Erwartete Anpassungen statt umfassender Reformen
Branchenexperten stellen fest, dass der Dialog zwischen Regulierungsbehörden und Lizenznehmern sich verbessert hat, und sie rechnen mit gezielten Änderungen wie möglichen Anpassungen an Einsatzlimits oder Einzahlungsobergrenzen, wohingegen größere Reformen des Vertrags nicht erwartet werden; diese Einschätzung basiert auf laufenden Gesprächen, die zeigen, dass die Länder auf spezifische Schwachstellen reagieren wollen, ohne das Gesamtsystem umzukrempeln.

Herausforderungen durch Steuern und strenge Vorgaben
Die 5,3-prozentige Einsatzsteuer und die strengen Regeln treiben laut Beobachtungen einige Spieler in den Schwarzmarkt, und die Bundesländer bewerten diese Dynamik genau, während sie Daten zu Abwanderungsraten sammeln; Berichte der iGaming Business zeigen, dass diese Faktoren die Kanalisierung erschweren, und die Evaluierung soll bis Ende 2026 klären, wie solche Effekte minimiert werden können.
Verbesserter Austausch zwischen Behörden und Anbietern
Vertreter der Branche berichten von einem konstruktiveren Austausch mit den Aufsichtsbehörden, und dieser Dialog ermöglicht es, praktische Probleme frühzeitig zu identifizieren, während die 16 Länder gleichzeitig ihre Positionen abstimmen; solche Entwicklungen deuten darauf hin, dass die Überprüfung zu praktikablen Lösungen führen könnte, die sowohl den Schutz als auch die Wettbewerbsfähigkeit legaler Angebote stärken.

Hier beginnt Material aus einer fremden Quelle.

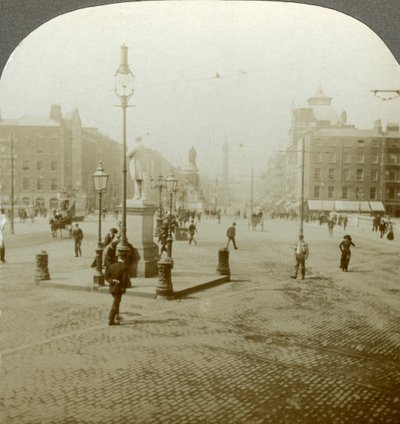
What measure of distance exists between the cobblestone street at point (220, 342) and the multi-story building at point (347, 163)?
295 millimetres

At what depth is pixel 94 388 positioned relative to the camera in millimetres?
3467

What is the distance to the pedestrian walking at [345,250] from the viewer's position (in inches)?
182

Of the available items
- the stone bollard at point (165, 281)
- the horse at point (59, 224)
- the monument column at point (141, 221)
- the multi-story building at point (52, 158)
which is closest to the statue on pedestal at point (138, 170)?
the monument column at point (141, 221)

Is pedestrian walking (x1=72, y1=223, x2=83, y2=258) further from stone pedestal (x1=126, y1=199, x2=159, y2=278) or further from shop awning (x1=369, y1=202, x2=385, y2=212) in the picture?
shop awning (x1=369, y1=202, x2=385, y2=212)

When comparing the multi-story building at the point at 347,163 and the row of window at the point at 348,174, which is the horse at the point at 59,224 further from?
the row of window at the point at 348,174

Ausblick auf den Abschlussbericht
Der Bericht, der bis zum 31. Dezember 2026 vorliegen soll, wird die gesammelten Erkenntnisse zusammenfassen und Empfehlungen für gezielte Anpassungen enthalten, wobei die Bundesländer die Balance zwischen Spielerschutz und Marktstabilität im Blick behalten; bis dahin fließen weitere Daten aus der laufenden Evaluierung ein, die im August 2026 bereits erste Trends zu den Auswirkungen der Steuer und der Limits aufzeigen.
Fazit
Die Überprüfung des Glücksspielstaatsvertrags 2021 durch die 16 Bundesländer schreitet voran und konzentriert sich auf messbare Ergebnisse bei Kanalisierung, Schutzmaßnahmen und Schwarzmarktaktivitäten, mit einem finalen Bericht, der im Dezember 2026 erwartet wird; EU-weite Evaluationsansätze bieten dabei Vergleichsmöglichkeiten, und die Ergebnisse werden zeigen, ob gezielte Änderungen ausreichen, um die Ziele des Vertrags nachhaltig zu erreichen.